• TASK BRIEF:
Write out exactly every line from the one containing "Frankfort Single Family" through the final line of the material below, both included. Pictures are to be skipped.

• PROVIDED MATERIAL:

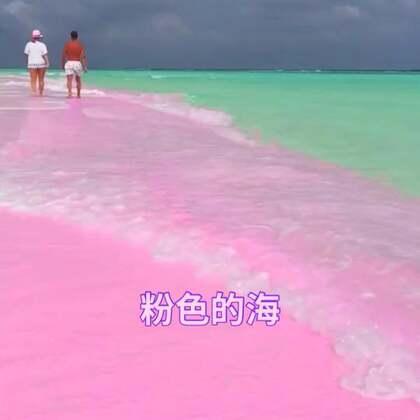大海,爱她就带她去看看粉色的海吧!太美了@美拍小助手 #精选##精选#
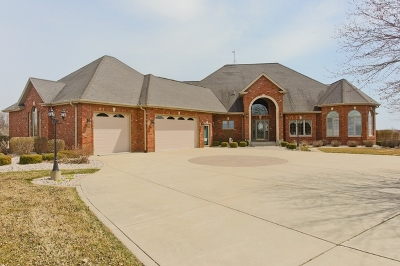 Frankfort Single Family Home For Sale: 7623a West Stuenkel Road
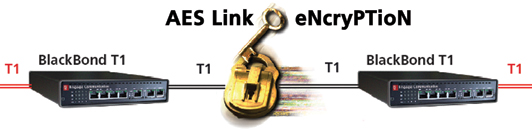 AES encryptedT1diagram web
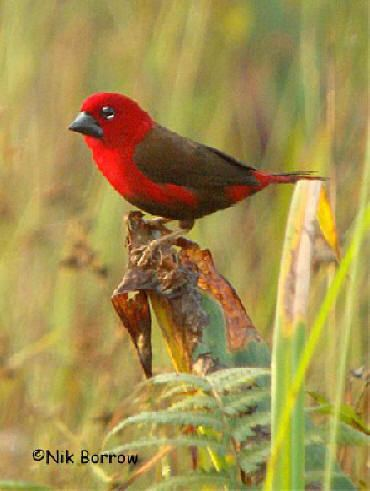 Crimson seedcracker worldbirdseualbum6cimsonseedcracker08jpg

• EXERCISE RESULT:
 Frankfort Single Family Home For Sale: 7623a West Stuenkel Road
 AES encryptedT1diagram web
 Crimson seedcracker worldbirdseualbum6cimsonseedcracker08jpg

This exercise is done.